Marathon, which pumps from the Permian, Bakken and other major U.S. shale fields, was the latest in a string of oil producers to trim spending plans as crude prices have yet to hit levels expected when budgets were set earlier this year.
Still, Marathon said its use of new technology and processes should help it pump more this year, and the company raised its forecast for shale production.
Shares rose 1.9 percent to $12.27 in after-hours trading.
"Our operational momentum has us well positioned to continue our sequential growth in the resource plays into 2018, with an objective to live within cash flows," CEO Lee Tillman said in a statement.
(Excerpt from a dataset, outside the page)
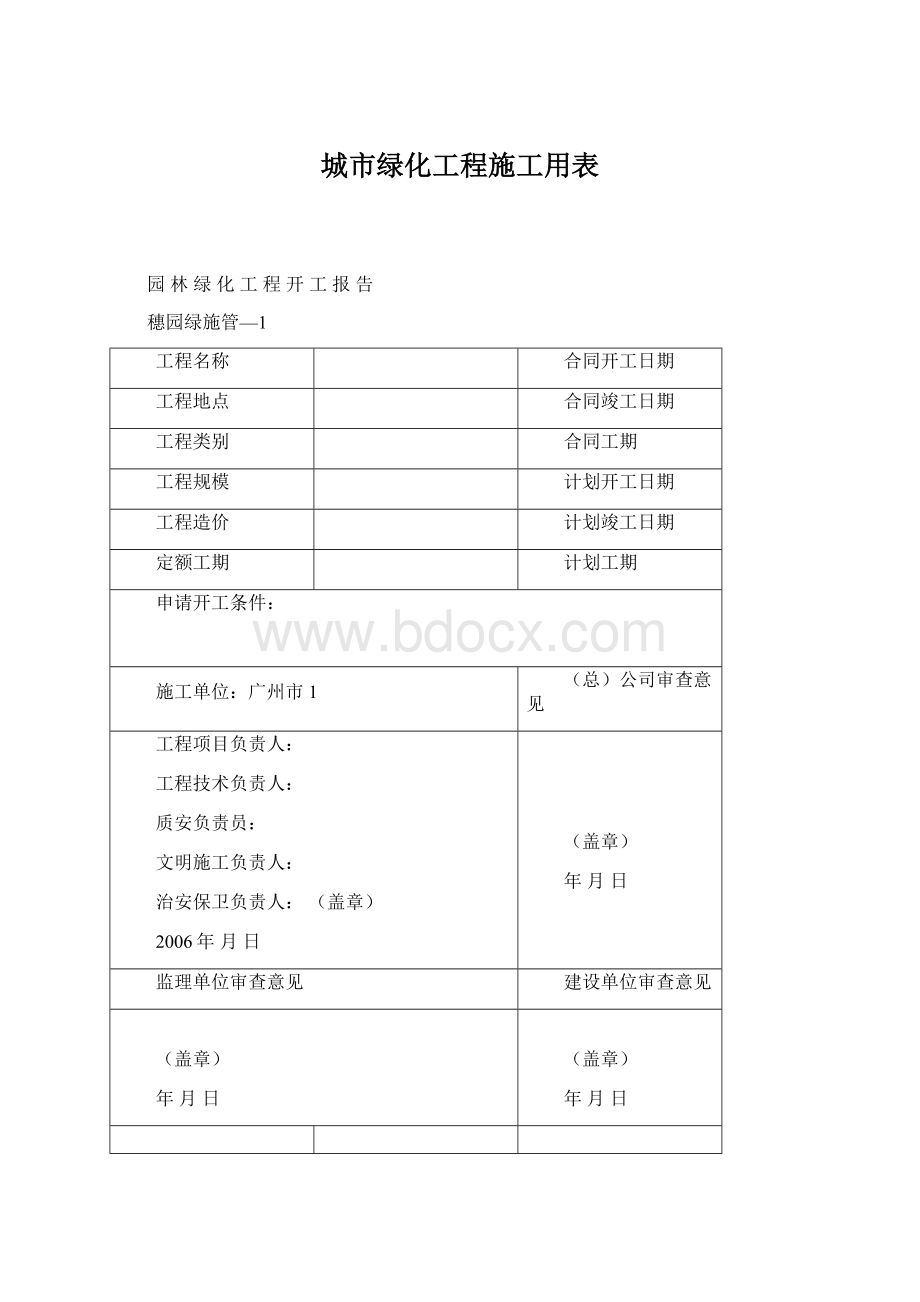 城市绿化工程施工用表.docx_第1页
For the second quarter, the company posted a net loss of $139 million, or 16 cents per share, compared with $170 million, or 20 cents per share, a year ago.
Excluding one-time items, the company lost 15 cents per share. That loss matched analyst expectations, according to Thomson Reuters I/B/E/S.
The Houston-based company cut its 2017 capital budget to a range of $2.1 billion to $2.2 billion. Marathon previously had said it would spend $2.4 billion this year.
Production, excluding Libya operations, rose about 2 percent to 349,000 barrels of oil equivalent per day.
For the year, Marathon said its production in the U.S., where it operates across four major shale basins, should rise 23 percent to 27 percent this year, up from a prior forecast for a 20 percent to 25 percent increase.
The company plans to hold a conference call with investors on Aug. 3 to discuss the quarterly results.